Supplementary Materials
Data Availability Statement
Data supporting the findings of this work are available within the paper and its Supplementary Information files. A reporting summary for this Article is available as a Supplementary Information file. The datasets generated and analyzed during the current study are available from the corresponding author upon request. Genome assemblies and annotations can be downloaded from Phytozome [https://phytozome.jgi.doe.gov/]. The direct link for the B. hybridum ABR113 reference genome is https://phytozome-next.jgi.doe.gov/info/Bhybridum_v1_1; the direct link for the B. stacei ABR114 reference genome is https://phytozome-next.jgi.doe.gov/info/Bstacei_v1_1; and the direct link for the B. distachyon Bd21 reference genome is https://phytozome-next.jgi.doe.gov/info/Bdistachyon_v3_1. The other genome assemblies and annotations created in this study (listed in Supplementary Data 1) can be downloaded from the B. hybridum genome page [https://phytozome-next.jgi.doe.gov/info/Bhybridum_v1_1] through the download directory labeled “Additional genomes used in Gordon et al.
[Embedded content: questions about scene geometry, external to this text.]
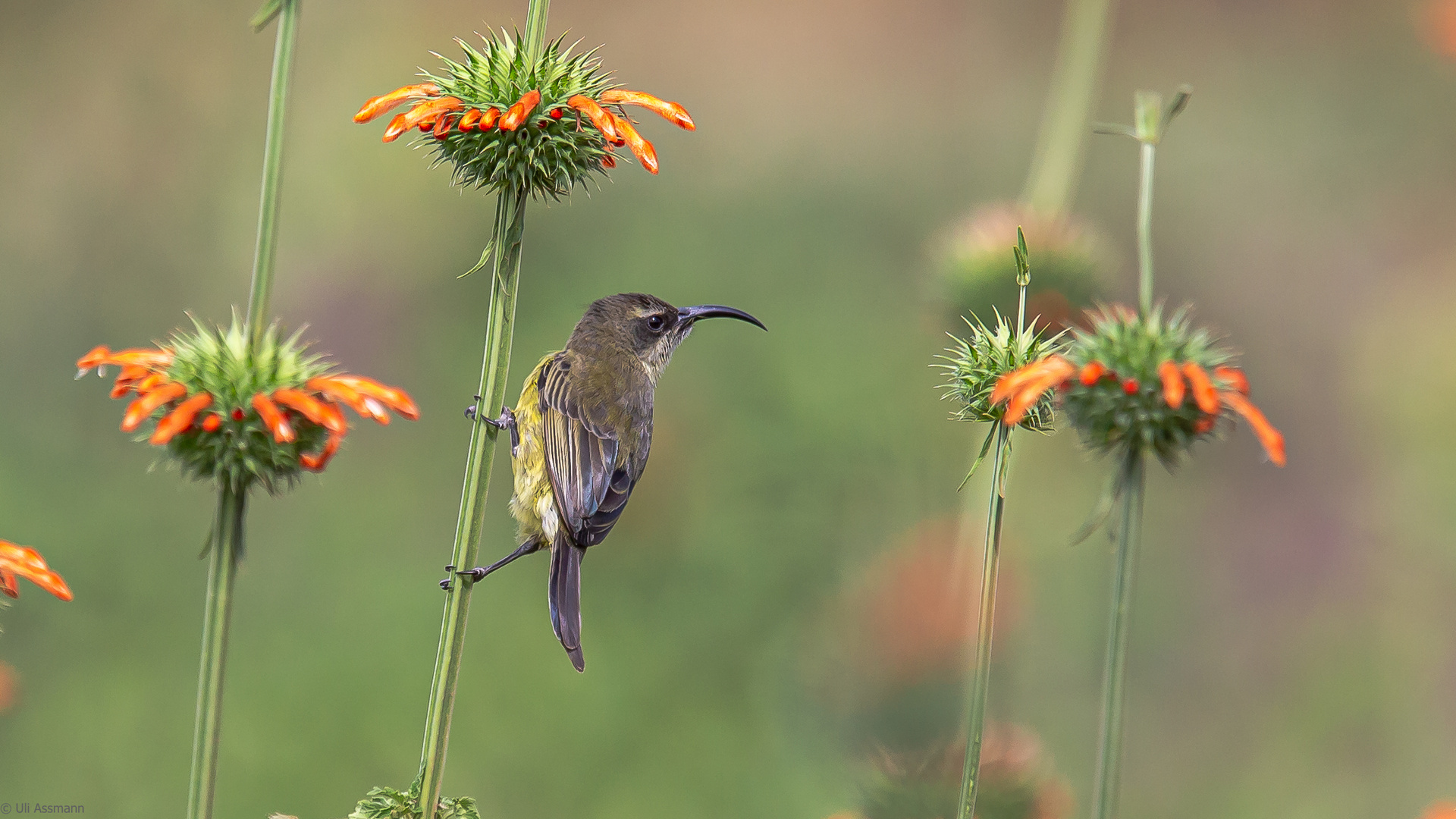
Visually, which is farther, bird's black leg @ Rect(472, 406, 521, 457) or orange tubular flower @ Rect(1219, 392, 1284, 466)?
bird's black leg @ Rect(472, 406, 521, 457)

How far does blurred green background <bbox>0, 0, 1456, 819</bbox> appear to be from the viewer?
224 inches

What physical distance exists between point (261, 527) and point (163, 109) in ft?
11.7

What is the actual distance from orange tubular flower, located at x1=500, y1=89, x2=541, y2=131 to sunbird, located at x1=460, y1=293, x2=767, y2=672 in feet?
4.75

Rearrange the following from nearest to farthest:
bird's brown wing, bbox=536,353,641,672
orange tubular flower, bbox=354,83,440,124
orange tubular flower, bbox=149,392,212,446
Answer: orange tubular flower, bbox=149,392,212,446 < orange tubular flower, bbox=354,83,440,124 < bird's brown wing, bbox=536,353,641,672

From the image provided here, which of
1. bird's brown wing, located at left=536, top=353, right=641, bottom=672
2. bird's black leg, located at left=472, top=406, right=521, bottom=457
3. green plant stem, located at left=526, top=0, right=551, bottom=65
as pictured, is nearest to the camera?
green plant stem, located at left=526, top=0, right=551, bottom=65

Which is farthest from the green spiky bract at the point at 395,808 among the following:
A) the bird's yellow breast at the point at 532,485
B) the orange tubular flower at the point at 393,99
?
the bird's yellow breast at the point at 532,485

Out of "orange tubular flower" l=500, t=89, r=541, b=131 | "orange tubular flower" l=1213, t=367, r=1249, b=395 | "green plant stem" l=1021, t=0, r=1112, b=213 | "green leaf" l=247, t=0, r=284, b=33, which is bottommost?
"orange tubular flower" l=1213, t=367, r=1249, b=395

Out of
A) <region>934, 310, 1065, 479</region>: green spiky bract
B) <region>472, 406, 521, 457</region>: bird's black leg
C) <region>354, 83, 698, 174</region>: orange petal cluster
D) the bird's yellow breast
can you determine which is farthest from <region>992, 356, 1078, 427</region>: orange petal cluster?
<region>472, 406, 521, 457</region>: bird's black leg

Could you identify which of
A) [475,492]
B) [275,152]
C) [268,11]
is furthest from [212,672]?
[268,11]

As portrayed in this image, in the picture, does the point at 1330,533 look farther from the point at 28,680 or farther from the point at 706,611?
the point at 28,680

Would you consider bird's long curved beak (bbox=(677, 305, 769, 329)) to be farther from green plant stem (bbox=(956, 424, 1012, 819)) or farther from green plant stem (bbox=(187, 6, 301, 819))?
green plant stem (bbox=(187, 6, 301, 819))

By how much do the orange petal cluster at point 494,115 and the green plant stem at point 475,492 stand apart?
180 mm

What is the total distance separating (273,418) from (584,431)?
2.40m

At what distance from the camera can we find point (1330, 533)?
852 cm
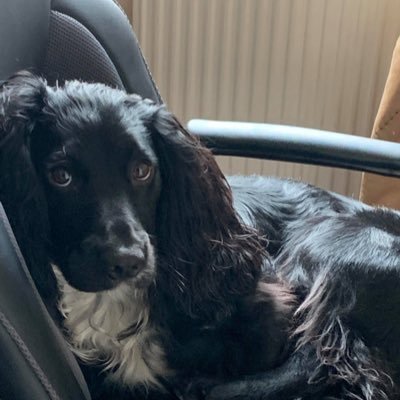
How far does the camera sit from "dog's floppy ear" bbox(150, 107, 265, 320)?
47.3 inches

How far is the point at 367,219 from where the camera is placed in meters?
1.40

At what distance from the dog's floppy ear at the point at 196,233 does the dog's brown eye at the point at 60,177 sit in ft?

Nat. Commun. 2020” direct link https://genome.jgi.doe.gov/portal/pages/dynamicOrganismDownload.jsf?organism=Bhybridum. Note that a free account is required to download the data from Phytozome. The raw reads for the genomic sequences and RNA sequences are available from NCBI or ENA. The samples numbers, accessions, and hyperlinks are provided in Supplementary Data 4 and 9. Seeds for the lines used in this study are available from the USDA National Plant Germplasm Service or by request from the authors.The source data underlying Figs. 6, 7, and 8 and Supplementary Figs. 9, 11, and 12 are provided as a Source Data file.